=== Source text ===
That is my hope. I'm actually hoping to put together a little run with Jadakiss.

Will there be a Biggie hologram?
Well we have been in talks with a company that is developing one. I kind of defer to Ms. Wallace on that, because a few years ago she didn't seem interested in stuff like that, and then I guess for some reason she was like, "Oh okay, we'll see!" It takes a lot of money, a whole lot of money! I think we gotta figure out once it is ready how we wanna use it to keep the element of it being special.

So what's on the calendar next?
I'm hoping to be able to do some touring during the summer, so that by the time the school year starts back up… I like to try and be home as much as I can. I'm really used to just doing my shows on the weekends and being home during the week. With this project obviously I have to shift gears and go out a little more. But my youngest son is on the autism spectrum, so it's really like I'm still trying to figure out a whole bunch of stuff.

You seem to know how to hold it down on all fronts.
I haven't had a choice! Thank God, I mean that's where my mom comes in. I am Helene's daughter. My mother will pack up her apartment, drive across the country, change her tire, fix the carburetor, unpack the U-Haul, put up the TV cabinets, fix the runny sink. She used to do everything. I know I got that from her—that "I gotta make it happen. We gon' make it happen." I had no choice. I have kids and I have a mortgage that doesn't pay itself.

Can you change a tire?
I probably could if I wanted to, but to be honest, I've never tried to. I mean I know the process of it! I probably would be a little confused trying to get the jack up, but I would be able to do it. Oh my grandfather, rest in peace! He would smack me if he heard me saying that! He'd be like, "What? Everyday, you saw me doing a car! You should know how to!" [laughs] It's so funny because I used to want to be a tomboy and all my friends now are like, "You're such a man!" I'm not a girly girl. I don't want makeup; I don't want to do my hair unless I have to. I'd rather put on a hat. I used to want to be a tomboy, but then I didn't want to get hurt. Then I end up getting hurt so much, getting thrown through windows and stuff!
=== Provided information ===
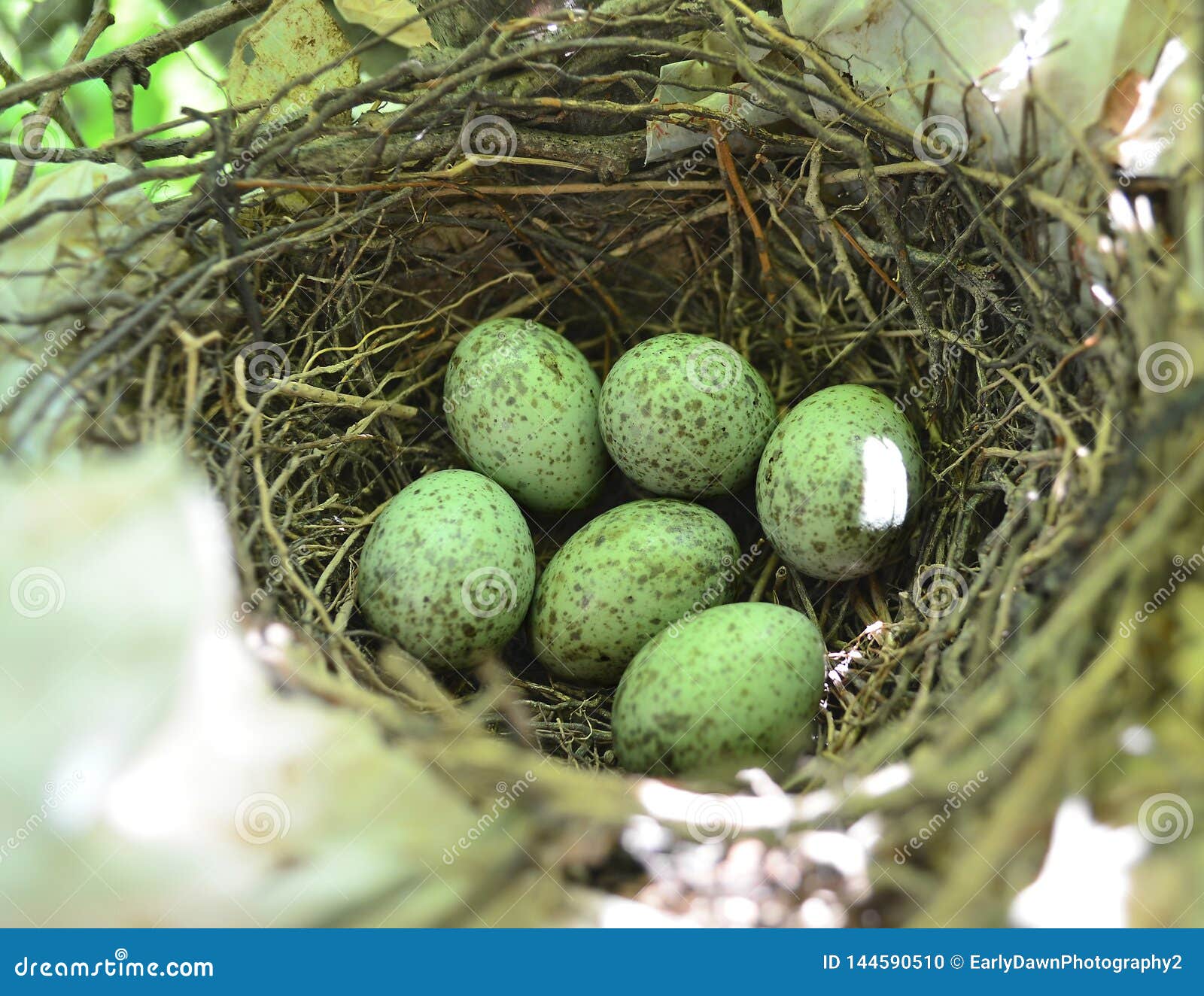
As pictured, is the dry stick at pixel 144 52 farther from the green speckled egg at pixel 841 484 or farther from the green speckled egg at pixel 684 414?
the green speckled egg at pixel 841 484

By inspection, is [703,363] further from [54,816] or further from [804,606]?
[54,816]

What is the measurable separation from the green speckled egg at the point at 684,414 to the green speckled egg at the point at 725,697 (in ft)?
1.07

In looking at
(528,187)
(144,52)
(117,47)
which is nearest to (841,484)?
(528,187)

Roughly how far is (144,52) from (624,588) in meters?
1.24

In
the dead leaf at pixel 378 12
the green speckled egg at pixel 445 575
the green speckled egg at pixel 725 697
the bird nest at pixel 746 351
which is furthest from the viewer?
the dead leaf at pixel 378 12

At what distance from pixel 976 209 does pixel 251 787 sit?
1219mm

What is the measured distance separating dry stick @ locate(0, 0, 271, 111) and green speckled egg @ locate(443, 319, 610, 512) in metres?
0.73

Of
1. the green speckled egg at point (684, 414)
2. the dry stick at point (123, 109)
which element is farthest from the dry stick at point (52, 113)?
the green speckled egg at point (684, 414)

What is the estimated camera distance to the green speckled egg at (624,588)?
1.47 meters

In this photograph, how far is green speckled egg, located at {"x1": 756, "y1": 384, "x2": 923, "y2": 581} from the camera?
143 centimetres

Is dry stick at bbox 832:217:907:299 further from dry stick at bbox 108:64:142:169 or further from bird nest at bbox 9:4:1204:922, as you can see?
dry stick at bbox 108:64:142:169

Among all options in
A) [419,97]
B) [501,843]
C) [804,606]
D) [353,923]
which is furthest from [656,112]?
[353,923]

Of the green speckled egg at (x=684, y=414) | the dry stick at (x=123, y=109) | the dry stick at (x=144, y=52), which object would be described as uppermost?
the dry stick at (x=144, y=52)

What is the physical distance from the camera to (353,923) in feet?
3.21
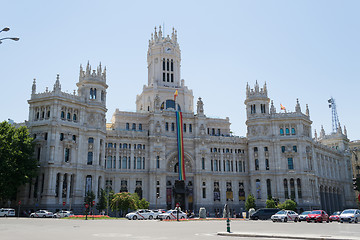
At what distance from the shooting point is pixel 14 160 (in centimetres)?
6191

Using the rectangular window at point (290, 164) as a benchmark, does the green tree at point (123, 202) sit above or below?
below

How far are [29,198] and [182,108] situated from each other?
45448 mm

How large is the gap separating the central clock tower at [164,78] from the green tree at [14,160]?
35836 mm

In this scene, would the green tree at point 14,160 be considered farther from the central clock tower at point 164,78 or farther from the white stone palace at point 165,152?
the central clock tower at point 164,78

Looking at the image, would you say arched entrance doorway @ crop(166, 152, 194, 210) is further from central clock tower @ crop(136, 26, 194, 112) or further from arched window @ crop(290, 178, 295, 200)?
arched window @ crop(290, 178, 295, 200)

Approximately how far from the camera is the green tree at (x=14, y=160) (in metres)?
60.6

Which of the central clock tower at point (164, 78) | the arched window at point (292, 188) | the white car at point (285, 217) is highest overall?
the central clock tower at point (164, 78)

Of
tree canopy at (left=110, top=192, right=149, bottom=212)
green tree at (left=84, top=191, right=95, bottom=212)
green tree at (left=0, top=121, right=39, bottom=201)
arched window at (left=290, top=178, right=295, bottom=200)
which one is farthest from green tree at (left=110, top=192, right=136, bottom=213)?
arched window at (left=290, top=178, right=295, bottom=200)

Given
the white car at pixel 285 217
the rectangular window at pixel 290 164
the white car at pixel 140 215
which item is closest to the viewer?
the white car at pixel 285 217

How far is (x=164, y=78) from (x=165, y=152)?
1022 inches

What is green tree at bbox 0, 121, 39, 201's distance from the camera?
6063 centimetres

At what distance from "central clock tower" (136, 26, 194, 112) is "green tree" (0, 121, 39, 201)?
35836mm

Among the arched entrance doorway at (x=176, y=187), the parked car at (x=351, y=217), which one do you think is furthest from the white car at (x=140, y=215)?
the parked car at (x=351, y=217)

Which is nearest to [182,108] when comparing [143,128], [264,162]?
[143,128]
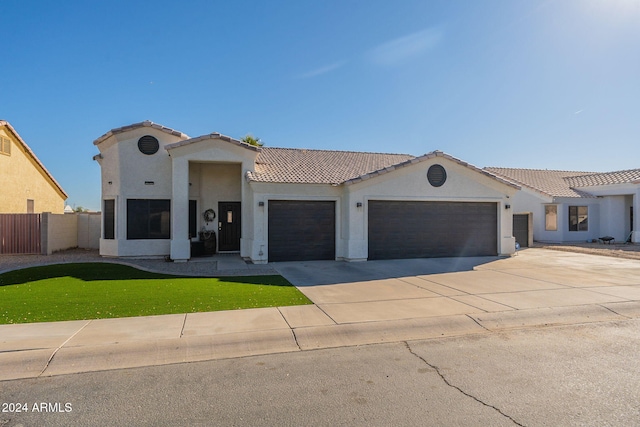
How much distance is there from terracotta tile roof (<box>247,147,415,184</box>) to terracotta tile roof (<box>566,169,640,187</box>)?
1304 centimetres

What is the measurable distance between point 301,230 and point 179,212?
4.73 meters

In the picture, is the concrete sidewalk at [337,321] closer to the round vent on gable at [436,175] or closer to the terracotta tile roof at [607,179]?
the round vent on gable at [436,175]

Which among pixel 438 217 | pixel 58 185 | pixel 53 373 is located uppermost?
pixel 58 185

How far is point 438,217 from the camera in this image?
627 inches

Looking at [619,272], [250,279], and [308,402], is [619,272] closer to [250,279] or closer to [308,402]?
[250,279]

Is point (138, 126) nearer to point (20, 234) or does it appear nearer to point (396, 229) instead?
point (20, 234)

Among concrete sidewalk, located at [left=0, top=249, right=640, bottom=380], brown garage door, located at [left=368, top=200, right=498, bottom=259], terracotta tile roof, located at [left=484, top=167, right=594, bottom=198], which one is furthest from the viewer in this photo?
terracotta tile roof, located at [left=484, top=167, right=594, bottom=198]

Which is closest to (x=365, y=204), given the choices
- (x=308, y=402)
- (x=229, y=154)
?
(x=229, y=154)

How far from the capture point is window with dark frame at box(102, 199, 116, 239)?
15808 millimetres

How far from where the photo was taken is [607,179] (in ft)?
82.4

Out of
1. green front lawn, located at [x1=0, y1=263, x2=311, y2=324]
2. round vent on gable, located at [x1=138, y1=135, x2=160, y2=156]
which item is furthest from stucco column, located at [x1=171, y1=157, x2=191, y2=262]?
green front lawn, located at [x1=0, y1=263, x2=311, y2=324]

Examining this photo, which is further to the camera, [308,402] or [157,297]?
[157,297]

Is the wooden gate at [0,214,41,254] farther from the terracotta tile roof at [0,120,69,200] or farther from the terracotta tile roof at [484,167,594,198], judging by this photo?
the terracotta tile roof at [484,167,594,198]

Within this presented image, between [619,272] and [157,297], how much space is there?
44.6 ft
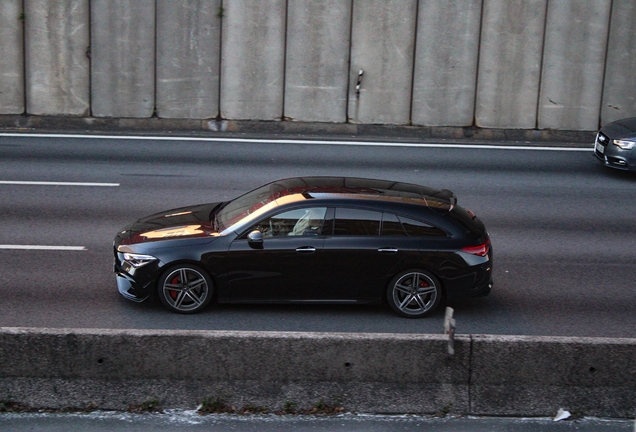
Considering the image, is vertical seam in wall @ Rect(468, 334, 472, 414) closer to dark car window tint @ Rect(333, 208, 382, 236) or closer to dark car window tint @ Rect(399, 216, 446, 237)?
dark car window tint @ Rect(399, 216, 446, 237)

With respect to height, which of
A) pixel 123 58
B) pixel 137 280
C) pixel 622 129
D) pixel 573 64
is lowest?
pixel 137 280

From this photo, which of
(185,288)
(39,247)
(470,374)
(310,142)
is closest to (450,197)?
(470,374)

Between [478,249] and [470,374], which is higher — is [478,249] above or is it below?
above

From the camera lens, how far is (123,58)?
19.2m

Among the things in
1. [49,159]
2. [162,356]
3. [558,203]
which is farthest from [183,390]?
[49,159]

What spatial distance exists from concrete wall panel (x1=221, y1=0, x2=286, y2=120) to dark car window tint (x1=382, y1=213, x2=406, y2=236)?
10996mm

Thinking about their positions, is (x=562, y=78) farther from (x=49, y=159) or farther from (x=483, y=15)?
(x=49, y=159)

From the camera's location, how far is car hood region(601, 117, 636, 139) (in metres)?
16.1

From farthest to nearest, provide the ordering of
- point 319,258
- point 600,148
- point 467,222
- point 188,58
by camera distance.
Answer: point 188,58, point 600,148, point 467,222, point 319,258

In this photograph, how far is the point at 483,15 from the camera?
63.5 ft

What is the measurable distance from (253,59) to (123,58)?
10.1 feet

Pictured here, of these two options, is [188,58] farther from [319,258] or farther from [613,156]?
[319,258]

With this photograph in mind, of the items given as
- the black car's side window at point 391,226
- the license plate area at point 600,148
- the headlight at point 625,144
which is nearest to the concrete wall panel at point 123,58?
the license plate area at point 600,148

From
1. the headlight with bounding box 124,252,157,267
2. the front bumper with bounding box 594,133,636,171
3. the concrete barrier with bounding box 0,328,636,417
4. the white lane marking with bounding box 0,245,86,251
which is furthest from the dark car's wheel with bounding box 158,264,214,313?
the front bumper with bounding box 594,133,636,171
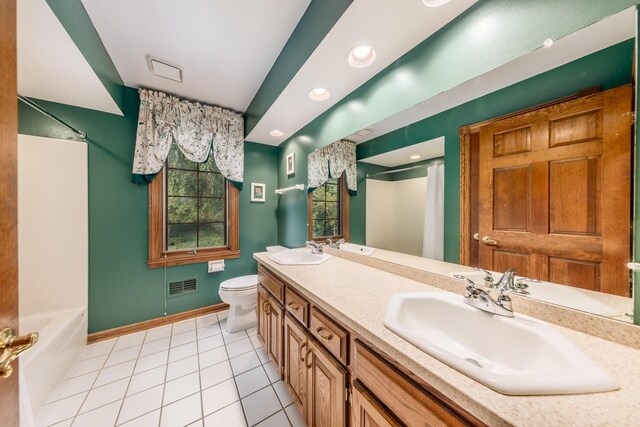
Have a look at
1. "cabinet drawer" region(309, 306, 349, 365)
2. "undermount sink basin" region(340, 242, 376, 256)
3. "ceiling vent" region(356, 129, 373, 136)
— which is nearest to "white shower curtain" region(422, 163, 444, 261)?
"undermount sink basin" region(340, 242, 376, 256)

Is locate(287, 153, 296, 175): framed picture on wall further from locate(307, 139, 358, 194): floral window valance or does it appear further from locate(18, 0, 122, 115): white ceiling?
locate(18, 0, 122, 115): white ceiling

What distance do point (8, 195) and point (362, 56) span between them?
1.49m

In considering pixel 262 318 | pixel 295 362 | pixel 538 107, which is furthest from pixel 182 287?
pixel 538 107

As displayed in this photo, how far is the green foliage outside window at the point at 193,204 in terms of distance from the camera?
2.39m

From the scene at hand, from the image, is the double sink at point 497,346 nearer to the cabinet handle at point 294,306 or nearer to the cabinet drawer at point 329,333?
the cabinet drawer at point 329,333

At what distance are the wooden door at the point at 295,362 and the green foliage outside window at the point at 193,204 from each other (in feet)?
5.79

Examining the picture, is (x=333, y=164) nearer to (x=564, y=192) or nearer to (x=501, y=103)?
(x=501, y=103)

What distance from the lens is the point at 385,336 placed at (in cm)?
67

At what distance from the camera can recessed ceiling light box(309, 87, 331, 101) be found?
159 cm

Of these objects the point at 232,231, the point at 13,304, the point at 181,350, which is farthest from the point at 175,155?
the point at 13,304

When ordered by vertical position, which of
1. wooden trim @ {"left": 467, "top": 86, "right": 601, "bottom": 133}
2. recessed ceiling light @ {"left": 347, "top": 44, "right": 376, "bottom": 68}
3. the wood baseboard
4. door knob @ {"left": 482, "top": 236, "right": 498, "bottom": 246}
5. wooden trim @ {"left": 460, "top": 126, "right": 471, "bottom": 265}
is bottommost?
the wood baseboard

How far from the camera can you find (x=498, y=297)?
79cm

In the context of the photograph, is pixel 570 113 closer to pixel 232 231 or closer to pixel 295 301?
pixel 295 301

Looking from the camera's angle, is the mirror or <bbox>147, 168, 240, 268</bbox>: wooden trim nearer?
the mirror
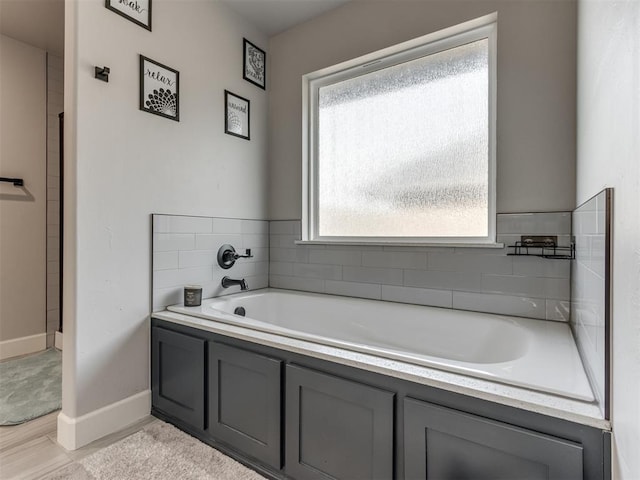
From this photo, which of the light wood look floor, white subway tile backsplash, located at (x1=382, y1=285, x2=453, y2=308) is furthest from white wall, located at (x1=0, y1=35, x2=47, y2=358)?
white subway tile backsplash, located at (x1=382, y1=285, x2=453, y2=308)

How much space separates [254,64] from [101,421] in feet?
8.98

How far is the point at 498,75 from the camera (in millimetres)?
1975

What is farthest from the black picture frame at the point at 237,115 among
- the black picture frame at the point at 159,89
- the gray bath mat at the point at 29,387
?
the gray bath mat at the point at 29,387

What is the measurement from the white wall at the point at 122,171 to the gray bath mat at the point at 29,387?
48 centimetres

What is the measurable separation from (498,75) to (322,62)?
4.35 ft

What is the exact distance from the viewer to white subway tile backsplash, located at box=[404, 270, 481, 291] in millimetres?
2045

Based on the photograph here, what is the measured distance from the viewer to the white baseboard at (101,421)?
174 centimetres

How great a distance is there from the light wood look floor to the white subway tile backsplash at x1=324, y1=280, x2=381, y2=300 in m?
1.43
===
- Check your understanding
[a] Translate this sentence from the interview into Spanish: "It takes a lot of money, a whole lot of money!"
[b] Reproduce the interview verbatim from "So what's on" up to and including "bunch of stuff.".
The data are not required for any of this work.

- Results of the exercise
[a] ¡Cuesta mucho dinero, muchísimo dinero!

[b]
So what's on the calendar next?
I'm hoping to be able to do some touring during the summer, so that by the time the school year starts back up… I like to try and be home as much as I can. I'm really used to just doing my shows on the weekends and being home during the week. With this project obviously I have to shift gears and go out a little more. But my youngest son is on the autism spectrum, so it's really like I'm still trying to figure out a whole bunch of stuff.